● **Énoncé**: Veuillez restituer mot pour mot le passage de l'extrait sur l'accord entre le Gabon et CIMAF qui commence aux mots « Le Gabon et » et s'arrête après « travers le pays. ».

● **Extrait du texte**:
____
Le Gabon et CIMAF : une alliance de 40 millions d’euros pour le ciment
Le 20 mai 2026, au prestigieux Palais Rénovation de Libreville, le président-directeur général de Ciments de l’Afrique (CIMAF), Anas Sefrioui, et le président de la transition gabonaise, Brice Clotaire Oligui Nguema, ont officialisé un accord d’investissement majeur. Cet engagement financier, s’élevant à 40 millions d’euros, vise la modernisation de l’usine d’Owendo et l’intégration d’une troisième ligne de production. Cette extension est essentielle pour satisfaire la demande croissante en matériaux de construction au Gabon, stimulée par les nombreux projets d’infrastructure en cours à travers le pays.
Au-delà de l’aspect purement industriel, cette opération marque une évolution significative dans la gouvernance de l’entreprise. Le gouvernement gabonais a clairement exprimé sa volonté de porter sa participation au capital de la filiale locale à 20%. Cette démarche fait suite à une première acquisition de 10% des parts en décembre 2025. Pour Libreville, cette montée en puissance actionnariale garantit un droit de regard direct, s’inscrivant ainsi dans la doctrine économique globale adoptée depuis août 2023, qui vise à transformer les investissements étrangers d’envergure en véritables copropriétés nationales.
Du côté de CIMAF, ce partenariat renforcé s’aligne parfaitement avec l’achèvement de sa réorientation stratégique mondiale. Le groupe dirigé par Anas Sefrioui se désengage progressivement du marché européen, une tendance confirmée par la récente annonce de la cession de sa dernière cimenterie en France. Face à un marché européen jugé mature et soumis à d’intenses pressions, le cimentier marocain a choisi de concentrer ses capitaux sur le continent africain, où les besoins en urbanisation et en infrastructures de base (routes, ponts, logements) demeurent considérables.
Cette transaction illustre également une évolution des axes d’influence économique du Maroc. Historiquement plus présents en Afrique de l’Ouest, les grands opérateurs privés marocains structurent désormais leur déploiement en Afrique centrale, ciblant des secteurs industriels clés. Pour le Gabon, dont l’économie repose traditionnellement sur la rente pétrolière, cette alliance public-privé représente un laboratoire prometteur pour expérimenter un modèle de diversification industrielle, conjuguant capitaux privés marocains, encadrement public gabonais et une intégration économique régionale renforcée.
____
● **Données fournies**:
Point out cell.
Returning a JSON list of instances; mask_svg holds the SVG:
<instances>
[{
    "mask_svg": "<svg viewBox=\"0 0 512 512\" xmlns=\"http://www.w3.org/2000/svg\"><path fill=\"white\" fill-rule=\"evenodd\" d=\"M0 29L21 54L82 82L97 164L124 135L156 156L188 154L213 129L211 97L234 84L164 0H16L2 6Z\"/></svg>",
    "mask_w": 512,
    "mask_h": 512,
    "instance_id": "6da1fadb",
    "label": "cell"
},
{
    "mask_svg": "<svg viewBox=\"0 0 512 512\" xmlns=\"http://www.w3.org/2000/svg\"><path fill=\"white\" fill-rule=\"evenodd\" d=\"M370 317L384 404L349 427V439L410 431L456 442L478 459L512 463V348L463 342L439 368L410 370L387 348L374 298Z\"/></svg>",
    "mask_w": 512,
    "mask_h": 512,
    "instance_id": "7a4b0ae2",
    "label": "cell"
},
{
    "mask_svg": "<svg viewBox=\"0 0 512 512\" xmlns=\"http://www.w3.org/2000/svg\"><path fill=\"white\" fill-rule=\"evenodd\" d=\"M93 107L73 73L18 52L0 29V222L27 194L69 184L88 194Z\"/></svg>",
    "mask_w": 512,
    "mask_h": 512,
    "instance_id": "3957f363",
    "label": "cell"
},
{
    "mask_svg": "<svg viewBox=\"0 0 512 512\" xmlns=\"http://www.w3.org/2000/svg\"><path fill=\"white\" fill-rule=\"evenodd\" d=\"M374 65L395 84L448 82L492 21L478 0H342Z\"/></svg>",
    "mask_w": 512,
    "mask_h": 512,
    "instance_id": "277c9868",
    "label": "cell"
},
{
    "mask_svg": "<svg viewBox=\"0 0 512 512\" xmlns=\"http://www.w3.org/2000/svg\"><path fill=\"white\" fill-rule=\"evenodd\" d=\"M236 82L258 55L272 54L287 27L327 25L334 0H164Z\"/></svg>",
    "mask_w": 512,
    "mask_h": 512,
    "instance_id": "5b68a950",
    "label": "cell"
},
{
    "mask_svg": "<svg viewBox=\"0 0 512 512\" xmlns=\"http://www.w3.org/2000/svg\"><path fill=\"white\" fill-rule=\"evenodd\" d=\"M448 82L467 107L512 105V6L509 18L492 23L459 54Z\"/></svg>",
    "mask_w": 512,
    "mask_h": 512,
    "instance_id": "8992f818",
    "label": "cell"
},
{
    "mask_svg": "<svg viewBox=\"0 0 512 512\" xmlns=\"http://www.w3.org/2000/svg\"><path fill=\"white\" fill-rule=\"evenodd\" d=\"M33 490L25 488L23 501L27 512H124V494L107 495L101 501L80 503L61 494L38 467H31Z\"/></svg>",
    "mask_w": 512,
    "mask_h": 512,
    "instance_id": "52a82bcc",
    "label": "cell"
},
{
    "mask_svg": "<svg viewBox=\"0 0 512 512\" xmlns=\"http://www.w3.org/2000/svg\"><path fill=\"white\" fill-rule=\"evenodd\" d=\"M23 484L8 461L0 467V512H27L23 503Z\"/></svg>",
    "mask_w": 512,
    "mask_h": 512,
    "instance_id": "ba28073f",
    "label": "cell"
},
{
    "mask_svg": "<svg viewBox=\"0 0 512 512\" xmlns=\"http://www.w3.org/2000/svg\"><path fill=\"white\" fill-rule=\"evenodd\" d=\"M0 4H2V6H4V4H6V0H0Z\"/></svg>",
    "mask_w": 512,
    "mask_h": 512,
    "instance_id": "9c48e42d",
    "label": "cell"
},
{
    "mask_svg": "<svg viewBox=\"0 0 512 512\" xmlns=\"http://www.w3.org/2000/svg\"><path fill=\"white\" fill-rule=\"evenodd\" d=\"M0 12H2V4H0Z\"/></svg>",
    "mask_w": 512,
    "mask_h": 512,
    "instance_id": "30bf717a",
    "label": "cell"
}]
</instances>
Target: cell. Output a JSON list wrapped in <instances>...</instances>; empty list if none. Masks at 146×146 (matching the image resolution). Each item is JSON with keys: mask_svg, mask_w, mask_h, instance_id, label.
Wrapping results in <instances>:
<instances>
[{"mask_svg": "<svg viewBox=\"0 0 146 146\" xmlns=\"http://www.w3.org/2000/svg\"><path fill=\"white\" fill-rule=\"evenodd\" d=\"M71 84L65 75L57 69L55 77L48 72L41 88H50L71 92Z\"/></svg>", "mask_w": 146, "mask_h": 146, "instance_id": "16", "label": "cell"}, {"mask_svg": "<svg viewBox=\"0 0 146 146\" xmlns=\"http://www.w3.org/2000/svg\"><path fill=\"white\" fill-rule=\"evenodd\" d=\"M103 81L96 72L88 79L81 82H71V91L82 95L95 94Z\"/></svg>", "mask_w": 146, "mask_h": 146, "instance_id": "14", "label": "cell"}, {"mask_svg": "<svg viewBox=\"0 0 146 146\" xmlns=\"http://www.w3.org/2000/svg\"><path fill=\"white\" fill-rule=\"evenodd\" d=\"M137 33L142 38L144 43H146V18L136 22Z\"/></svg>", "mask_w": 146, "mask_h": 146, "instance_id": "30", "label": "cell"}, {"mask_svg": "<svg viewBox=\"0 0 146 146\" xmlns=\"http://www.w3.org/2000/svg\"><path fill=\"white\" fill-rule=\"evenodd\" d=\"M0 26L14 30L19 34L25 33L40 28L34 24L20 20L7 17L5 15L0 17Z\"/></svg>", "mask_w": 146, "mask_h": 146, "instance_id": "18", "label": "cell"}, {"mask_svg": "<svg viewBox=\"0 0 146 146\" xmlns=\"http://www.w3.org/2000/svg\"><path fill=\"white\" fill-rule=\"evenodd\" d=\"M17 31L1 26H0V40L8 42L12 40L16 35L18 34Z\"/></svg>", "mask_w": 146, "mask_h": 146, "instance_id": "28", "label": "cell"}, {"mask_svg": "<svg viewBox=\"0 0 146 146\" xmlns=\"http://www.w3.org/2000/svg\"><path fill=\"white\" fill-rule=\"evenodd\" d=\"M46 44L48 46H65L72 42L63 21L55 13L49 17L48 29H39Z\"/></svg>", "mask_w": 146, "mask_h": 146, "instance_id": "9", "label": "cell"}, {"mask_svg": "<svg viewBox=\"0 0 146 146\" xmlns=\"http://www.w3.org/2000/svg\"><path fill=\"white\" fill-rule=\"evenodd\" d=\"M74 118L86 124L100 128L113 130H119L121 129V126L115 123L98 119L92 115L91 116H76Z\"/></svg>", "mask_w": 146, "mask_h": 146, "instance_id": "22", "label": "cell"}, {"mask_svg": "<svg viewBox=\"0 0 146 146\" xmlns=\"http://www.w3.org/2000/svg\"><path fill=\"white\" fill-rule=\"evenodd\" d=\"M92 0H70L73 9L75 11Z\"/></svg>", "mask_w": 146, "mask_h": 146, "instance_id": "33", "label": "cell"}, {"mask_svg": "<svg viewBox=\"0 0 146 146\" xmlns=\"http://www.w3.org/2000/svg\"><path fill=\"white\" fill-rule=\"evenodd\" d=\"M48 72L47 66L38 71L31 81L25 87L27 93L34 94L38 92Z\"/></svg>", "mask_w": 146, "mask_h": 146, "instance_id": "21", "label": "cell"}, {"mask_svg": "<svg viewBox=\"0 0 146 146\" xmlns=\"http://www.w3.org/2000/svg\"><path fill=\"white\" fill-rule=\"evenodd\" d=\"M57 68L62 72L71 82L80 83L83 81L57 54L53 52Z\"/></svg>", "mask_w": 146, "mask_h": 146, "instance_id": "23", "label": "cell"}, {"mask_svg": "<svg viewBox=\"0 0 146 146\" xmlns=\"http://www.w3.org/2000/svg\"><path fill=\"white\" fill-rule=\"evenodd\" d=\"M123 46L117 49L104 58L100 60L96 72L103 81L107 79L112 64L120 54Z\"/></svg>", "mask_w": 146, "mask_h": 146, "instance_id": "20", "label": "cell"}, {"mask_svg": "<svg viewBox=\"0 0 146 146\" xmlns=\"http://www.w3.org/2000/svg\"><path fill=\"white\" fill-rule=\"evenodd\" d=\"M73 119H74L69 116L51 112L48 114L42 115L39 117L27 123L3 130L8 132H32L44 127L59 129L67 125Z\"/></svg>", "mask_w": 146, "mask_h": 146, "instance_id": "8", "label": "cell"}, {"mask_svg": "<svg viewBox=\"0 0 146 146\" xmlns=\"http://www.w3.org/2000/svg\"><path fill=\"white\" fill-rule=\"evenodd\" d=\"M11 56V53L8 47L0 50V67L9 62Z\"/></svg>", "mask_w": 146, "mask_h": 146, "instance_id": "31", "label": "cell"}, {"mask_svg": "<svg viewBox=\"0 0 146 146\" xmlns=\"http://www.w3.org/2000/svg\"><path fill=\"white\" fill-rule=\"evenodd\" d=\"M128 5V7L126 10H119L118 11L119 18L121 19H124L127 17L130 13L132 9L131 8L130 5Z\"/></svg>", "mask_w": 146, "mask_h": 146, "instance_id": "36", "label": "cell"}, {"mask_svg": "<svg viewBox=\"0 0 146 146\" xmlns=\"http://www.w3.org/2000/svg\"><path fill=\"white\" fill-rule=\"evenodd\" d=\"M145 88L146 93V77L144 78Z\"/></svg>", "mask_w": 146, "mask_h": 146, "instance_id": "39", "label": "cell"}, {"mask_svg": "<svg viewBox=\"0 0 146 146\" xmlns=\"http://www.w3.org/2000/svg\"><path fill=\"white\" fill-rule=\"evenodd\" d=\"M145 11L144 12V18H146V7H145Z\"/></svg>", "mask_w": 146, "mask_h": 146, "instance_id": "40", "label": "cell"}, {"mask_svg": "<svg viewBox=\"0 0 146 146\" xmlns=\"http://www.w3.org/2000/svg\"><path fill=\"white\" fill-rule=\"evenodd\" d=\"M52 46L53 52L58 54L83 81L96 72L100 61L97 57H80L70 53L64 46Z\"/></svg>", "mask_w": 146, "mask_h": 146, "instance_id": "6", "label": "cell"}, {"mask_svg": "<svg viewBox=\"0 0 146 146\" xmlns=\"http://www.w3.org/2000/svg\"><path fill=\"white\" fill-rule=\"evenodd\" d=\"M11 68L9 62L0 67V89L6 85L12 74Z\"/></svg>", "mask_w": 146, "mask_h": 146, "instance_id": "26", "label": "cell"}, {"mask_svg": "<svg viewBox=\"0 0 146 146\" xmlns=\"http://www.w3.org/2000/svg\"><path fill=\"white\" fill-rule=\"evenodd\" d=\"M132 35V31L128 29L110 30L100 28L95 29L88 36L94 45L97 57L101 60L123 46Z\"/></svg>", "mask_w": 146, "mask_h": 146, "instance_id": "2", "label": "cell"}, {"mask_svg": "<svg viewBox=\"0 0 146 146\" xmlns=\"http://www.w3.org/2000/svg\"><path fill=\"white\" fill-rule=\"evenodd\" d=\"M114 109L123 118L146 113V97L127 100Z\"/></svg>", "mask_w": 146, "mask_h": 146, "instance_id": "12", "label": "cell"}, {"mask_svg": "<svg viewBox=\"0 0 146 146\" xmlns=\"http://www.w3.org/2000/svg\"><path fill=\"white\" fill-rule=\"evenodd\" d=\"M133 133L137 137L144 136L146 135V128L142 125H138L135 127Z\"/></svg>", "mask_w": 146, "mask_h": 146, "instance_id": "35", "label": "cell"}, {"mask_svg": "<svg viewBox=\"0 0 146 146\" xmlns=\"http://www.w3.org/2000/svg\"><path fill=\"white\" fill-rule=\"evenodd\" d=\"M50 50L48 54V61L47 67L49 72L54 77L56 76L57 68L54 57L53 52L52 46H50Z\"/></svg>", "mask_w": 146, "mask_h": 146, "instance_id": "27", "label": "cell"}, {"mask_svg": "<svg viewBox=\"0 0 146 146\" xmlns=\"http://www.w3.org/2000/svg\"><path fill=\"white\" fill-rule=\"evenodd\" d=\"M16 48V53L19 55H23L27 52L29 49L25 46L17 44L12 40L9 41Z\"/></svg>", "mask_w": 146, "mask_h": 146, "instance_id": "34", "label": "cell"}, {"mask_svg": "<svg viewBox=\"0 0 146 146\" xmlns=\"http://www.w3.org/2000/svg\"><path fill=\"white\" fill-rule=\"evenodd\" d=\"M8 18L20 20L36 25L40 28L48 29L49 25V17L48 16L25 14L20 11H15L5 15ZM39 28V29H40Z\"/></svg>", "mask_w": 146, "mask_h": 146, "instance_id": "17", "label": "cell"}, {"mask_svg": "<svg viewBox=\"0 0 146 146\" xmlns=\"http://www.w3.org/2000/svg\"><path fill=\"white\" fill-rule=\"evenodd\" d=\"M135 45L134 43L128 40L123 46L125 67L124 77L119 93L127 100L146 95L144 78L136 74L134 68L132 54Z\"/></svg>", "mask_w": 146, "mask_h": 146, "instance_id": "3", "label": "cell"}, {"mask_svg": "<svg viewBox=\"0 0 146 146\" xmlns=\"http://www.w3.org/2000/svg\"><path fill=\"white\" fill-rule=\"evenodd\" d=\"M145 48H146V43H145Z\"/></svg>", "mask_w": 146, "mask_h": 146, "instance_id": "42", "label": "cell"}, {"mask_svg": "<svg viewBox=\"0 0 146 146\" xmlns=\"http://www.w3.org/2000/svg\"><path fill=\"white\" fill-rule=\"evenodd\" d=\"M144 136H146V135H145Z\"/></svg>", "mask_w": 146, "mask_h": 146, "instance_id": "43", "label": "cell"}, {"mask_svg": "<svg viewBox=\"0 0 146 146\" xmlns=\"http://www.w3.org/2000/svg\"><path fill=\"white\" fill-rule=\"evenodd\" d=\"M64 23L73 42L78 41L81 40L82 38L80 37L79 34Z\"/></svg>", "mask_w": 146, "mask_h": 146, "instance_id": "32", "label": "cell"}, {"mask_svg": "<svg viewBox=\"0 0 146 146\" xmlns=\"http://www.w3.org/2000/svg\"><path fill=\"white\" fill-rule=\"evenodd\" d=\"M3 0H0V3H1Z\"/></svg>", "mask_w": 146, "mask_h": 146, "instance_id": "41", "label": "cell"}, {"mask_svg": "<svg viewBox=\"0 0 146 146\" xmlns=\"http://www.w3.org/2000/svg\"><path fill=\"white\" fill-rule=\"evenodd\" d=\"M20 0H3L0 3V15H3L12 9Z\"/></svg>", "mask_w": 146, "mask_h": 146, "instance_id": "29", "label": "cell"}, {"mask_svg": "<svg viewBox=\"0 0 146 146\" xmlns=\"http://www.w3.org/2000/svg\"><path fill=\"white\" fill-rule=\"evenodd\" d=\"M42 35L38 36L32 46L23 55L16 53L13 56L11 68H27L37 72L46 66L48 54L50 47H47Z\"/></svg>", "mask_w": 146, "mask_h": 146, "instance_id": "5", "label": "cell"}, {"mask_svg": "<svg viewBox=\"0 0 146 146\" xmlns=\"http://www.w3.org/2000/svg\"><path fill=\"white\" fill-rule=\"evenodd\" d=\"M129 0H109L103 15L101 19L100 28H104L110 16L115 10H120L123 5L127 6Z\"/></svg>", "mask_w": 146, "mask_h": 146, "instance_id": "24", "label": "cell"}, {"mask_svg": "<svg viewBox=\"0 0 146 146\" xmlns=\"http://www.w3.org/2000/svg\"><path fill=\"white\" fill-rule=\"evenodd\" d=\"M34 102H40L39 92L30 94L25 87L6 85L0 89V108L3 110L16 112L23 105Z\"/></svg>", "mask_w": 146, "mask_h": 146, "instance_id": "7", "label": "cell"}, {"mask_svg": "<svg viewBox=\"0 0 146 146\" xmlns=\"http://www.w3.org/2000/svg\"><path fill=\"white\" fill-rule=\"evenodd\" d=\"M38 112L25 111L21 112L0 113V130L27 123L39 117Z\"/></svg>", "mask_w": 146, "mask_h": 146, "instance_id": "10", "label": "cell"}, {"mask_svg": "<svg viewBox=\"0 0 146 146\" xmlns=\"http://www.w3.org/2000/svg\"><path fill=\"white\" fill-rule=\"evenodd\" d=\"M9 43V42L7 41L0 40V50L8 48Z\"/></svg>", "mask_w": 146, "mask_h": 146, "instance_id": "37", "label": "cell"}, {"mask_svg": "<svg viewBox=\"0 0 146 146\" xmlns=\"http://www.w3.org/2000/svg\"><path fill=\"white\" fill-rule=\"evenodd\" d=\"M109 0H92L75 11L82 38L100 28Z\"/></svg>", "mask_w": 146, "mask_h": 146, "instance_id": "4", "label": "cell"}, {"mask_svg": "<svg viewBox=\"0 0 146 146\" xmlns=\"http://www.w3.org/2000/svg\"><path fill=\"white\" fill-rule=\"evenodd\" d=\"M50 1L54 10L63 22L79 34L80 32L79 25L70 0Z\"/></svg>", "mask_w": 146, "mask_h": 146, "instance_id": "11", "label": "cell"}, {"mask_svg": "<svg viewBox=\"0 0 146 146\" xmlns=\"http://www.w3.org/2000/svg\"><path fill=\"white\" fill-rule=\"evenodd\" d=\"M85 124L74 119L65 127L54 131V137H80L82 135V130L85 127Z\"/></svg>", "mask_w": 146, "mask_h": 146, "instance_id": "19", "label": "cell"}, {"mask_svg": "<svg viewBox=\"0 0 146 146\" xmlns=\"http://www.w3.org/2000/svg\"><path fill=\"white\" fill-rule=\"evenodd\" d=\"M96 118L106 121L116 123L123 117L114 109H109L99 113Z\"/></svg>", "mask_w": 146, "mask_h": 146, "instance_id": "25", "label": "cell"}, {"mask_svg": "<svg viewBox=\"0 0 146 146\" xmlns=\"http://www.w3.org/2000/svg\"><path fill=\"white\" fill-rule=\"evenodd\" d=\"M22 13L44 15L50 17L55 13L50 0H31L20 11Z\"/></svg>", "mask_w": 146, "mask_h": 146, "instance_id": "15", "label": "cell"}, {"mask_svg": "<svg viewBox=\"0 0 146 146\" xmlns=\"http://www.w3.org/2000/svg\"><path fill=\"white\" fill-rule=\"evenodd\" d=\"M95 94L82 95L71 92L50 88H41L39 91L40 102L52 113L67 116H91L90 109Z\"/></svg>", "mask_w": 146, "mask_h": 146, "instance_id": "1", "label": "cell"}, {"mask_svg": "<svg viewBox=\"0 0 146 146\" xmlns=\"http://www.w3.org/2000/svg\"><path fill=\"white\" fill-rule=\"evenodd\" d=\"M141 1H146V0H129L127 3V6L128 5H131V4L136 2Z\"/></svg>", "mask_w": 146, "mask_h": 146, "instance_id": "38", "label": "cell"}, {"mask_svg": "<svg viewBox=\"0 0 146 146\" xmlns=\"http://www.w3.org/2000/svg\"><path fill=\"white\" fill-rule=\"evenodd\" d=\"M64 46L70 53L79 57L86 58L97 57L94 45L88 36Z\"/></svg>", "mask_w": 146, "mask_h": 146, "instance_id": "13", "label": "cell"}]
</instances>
____
● **Corrigé rédigé**:
Le Gabon et CIMAF : une alliance de 40 millions d’euros pour le ciment
Le 20 mai 2026, au prestigieux Palais Rénovation de Libreville, le président-directeur général de Ciments de l’Afrique (CIMAF), Anas Sefrioui, et le président de la transition gabonaise, Brice Clotaire Oligui Nguema, ont officialisé un accord d’investissement majeur. Cet engagement financier, s’élevant à 40 millions d’euros, vise la modernisation de l’usine d’Owendo et l’intégration d’une troisième ligne de production. Cette extension est essentielle pour satisfaire la demande croissante en matériaux de construction au Gabon, stimulée par les nombreux projets d’infrastructure en cours à travers le pays.